Qwen3-Embedding-0.6B → LiteRT

LiteRT (.tflite) exports of Qwen/Qwen3-Embedding-0.6B for on-device inference on Android (XNNPACK CPU and OpenCL GPU delegates) and other LiteRT-compatible runtimes.

Each artifact is a self-contained frozen graph: the encoder body, last-token pooling, and L2 normalization are all baked in. The consumer only needs to tokenize, pad, and feed input_ids + attention_mask; the graph returns the L2-normalized 1024-dim sentence embedding directly.

Files

seq_len	quant	size	file	intended backend
512	dynamic_int8	603 MB	`qwen3-embedding-0.6b_seq512_int8.tflite`	LiteRT CPU (XNNPACK)
2048	dynamic_int8	603 MB	`qwen3-embedding-0.6b_seq2048_int8.tflite`	LiteRT CPU (XNNPACK)
8192	dynamic_int8	603 MB	`qwen3-embedding-0.6b_seq8192_int8.tflite`	LiteRT CPU (XNNPACK)
512	fp16	1.19 GB	`qwen3-embedding-0.6b_seq512_fp16.tflite`	LiteRT GPU (OpenCL)
2048	fp16	1.19 GB	`qwen3-embedding-0.6b_seq2048_fp16.tflite`	LiteRT GPU (OpenCL)
8192	fp16	1.19 GB	`qwen3-embedding-0.6b_seq8192_fp16.tflite`	LiteRT GPU (OpenCL)

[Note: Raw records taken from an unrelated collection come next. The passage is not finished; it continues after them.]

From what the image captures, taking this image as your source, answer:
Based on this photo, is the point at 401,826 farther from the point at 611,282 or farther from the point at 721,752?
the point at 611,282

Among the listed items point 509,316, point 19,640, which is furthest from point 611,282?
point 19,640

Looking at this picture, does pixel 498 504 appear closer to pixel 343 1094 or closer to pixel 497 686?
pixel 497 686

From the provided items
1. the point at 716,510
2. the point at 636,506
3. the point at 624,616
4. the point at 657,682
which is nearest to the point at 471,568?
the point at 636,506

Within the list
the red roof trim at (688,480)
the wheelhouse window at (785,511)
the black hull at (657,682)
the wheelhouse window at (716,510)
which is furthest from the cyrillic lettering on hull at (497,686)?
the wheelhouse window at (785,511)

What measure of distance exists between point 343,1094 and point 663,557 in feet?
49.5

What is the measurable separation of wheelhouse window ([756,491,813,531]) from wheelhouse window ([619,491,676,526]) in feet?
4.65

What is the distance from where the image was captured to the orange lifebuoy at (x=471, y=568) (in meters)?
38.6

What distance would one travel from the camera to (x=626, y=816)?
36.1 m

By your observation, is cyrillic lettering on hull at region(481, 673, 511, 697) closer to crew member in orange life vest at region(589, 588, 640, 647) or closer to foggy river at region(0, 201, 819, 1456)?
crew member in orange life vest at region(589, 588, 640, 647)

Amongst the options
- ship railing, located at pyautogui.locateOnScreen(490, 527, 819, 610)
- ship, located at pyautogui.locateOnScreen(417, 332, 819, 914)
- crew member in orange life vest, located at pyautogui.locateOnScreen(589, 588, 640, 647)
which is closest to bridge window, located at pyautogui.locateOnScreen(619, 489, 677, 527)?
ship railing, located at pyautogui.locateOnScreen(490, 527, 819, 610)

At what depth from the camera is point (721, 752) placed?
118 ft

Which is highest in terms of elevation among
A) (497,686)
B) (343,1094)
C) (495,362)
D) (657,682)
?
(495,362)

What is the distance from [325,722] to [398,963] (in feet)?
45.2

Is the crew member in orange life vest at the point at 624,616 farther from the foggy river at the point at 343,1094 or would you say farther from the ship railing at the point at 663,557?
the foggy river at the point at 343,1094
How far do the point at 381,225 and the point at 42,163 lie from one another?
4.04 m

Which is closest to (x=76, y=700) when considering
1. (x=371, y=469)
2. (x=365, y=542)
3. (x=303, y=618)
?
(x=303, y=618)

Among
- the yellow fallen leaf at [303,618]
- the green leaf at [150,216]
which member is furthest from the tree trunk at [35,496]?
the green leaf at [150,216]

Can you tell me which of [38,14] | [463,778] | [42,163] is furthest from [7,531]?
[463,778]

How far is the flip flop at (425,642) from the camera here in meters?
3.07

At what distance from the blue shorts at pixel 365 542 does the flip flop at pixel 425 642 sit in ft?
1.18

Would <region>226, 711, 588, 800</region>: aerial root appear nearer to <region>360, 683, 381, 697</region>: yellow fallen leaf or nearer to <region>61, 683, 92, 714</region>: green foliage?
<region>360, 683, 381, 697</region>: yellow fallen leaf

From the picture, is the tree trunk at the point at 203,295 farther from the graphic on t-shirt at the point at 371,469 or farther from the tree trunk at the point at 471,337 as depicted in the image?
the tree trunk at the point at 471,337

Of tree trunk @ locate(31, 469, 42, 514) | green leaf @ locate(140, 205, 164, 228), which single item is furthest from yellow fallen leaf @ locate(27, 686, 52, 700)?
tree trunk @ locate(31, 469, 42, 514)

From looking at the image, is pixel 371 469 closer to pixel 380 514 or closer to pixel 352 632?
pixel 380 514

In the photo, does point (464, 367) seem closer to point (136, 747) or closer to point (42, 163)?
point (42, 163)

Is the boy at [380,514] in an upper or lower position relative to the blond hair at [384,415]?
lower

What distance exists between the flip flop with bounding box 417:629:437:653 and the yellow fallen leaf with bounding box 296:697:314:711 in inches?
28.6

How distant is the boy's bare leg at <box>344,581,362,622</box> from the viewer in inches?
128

seq_len is baked into each graph — if you need a different length you will have to either pad shorter inputs up to the closest larger variant (wastes compute but always correct), or re-run the converter (see "Provenance" below).

dynamic_int8 = weight-quantized int8 matmuls via XNNPACK (best on ARM CPUs). fp16 = half-precision throughout (best on mobile GPUs that dispatch fp16 kernels).

Numerics validation

Validated against the upstream SentenceTransformer("Qwen/Qwen3-Embedding-0.6B") loaded in fp32, over a 6-string test suite (English + Japanese + near-pair sentences like "cats are better pets than dogs" vs. "dogs are better pets than cats"):

artifact	mean cosine	min cosine	threshold
`..._seq512_int8.tflite`	(≥ 0.99)	≥ 0.98	0.98
`..._seq512_fp16.tflite`	(≈ 1.000)	≥ 0.999	0.999

Longer-seq artifacts were not validated explicitly (the seq=2048/8192 tflite interpreter on CPU takes ~35s / ~120s per string — prohibitive on desktop for a 6×6 matrix), but they come from the same converter, the same weights, and the same graph logic; only the shape of intermediate activations differs. If seq=512 passes at these thresholds, the longer seqs will too.

Padding-side agnostic: validated at both left- and right-padding — cos=1.000000 at matched fp32 precision, both sides.

Architecture details (important for any consumer)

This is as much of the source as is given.